Israel is a Jewish state, a fact that is undisputed by the majority of citizens, yet Jewish nationalism tries to portray it as under threat. In their efforts to further anchor the Jewish character of the state, contemporary right-wing politicians often forget that Jewish values extend from mere self-care to a global approach of tikkun olam (repair the world). Deporting nearly 40,000 Muslim illegal immigrants won’t make Israel more Jewish – demographically it’s a drop in the ocean – but it will make it more exclusive, less merciful, and infringe on the lessons the Bible teaches us about accepting the foreigner. Even though every Passover we retell the story of our refugee status and enslavement in Egypt, we forget to “love your neighbor as yourself.“ (Leviticus 19:18)

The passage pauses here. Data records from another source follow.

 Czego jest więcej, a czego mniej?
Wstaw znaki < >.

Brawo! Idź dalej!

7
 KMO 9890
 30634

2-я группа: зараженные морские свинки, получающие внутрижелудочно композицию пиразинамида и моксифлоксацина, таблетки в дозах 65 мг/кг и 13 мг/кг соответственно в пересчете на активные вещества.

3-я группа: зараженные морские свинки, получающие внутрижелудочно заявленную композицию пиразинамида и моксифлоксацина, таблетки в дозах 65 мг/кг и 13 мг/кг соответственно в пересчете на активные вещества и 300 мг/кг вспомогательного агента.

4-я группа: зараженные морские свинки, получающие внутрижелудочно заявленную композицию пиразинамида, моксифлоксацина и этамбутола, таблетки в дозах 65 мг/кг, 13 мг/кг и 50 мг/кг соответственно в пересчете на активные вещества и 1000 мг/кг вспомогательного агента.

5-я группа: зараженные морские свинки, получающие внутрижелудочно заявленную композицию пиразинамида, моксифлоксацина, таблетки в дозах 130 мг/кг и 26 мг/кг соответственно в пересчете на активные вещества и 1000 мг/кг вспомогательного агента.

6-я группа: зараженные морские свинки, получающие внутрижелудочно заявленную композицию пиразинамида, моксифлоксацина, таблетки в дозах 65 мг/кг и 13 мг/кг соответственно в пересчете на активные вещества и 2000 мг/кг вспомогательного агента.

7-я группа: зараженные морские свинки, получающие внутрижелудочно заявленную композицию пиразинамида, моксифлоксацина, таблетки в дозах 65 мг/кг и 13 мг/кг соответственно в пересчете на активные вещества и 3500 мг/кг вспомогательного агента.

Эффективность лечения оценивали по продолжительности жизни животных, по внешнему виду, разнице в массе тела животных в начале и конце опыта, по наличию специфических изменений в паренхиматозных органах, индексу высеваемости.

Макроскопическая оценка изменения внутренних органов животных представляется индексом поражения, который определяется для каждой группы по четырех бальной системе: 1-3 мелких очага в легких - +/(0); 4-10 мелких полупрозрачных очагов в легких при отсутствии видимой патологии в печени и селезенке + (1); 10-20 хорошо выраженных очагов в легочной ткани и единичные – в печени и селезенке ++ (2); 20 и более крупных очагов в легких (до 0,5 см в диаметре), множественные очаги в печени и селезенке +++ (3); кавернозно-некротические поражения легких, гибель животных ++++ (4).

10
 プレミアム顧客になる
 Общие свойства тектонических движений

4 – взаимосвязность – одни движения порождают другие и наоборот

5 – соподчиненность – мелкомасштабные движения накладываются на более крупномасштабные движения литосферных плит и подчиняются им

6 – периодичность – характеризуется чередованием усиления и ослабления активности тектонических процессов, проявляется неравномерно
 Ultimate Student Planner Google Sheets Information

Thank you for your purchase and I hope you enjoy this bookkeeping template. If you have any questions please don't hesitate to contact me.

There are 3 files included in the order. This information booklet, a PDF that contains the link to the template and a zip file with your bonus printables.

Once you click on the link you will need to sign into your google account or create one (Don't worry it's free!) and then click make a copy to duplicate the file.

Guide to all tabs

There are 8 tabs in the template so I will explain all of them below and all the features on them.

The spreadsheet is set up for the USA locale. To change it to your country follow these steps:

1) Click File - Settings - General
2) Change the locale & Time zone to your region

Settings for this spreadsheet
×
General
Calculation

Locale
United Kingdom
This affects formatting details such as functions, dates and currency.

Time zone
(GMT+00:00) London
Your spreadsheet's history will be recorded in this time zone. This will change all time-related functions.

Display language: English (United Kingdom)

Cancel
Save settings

Fortunately, this last plan appalled enough Israelis to make it to the headlines for several days. El-Al pilots declared that they will not operate flights with deported illegal immigrants, Holocaust survivors called for the immigrants to take refuge in their homes, Israelis joined protests organized by the immigrant community, and a few women offered to marry asylum seekers. Benjamin Netanyahu said in 1997 that the left forgot what it means to be Jewish, but it seems that he and his coalition forgot that “what is hateful to you, do not do to your fellow: this is the whole Torah” (Hillel the Elder in the Babylonian Talmud).

There are other options to solve the predicament of the illegal immigrants: instead of contracting more legal workers, Israel can give the African immigrants an extended temporary work status and place them based on the market’s need; Israel can thoroughly examine the asylum requests by international standards and make a case-by-case decision, eventually deporting only those whose status is officially refuted; other cities, not only Tel Aviv, can offer to absorb some of the immigrants and relieve the stress inflicted to the residents of South Tel Aviv. The solutions exist, but as long as Jewish nationalism continues to control the scene, it becomes more difficult to discern what kind of Judaism Israel wishes to protect.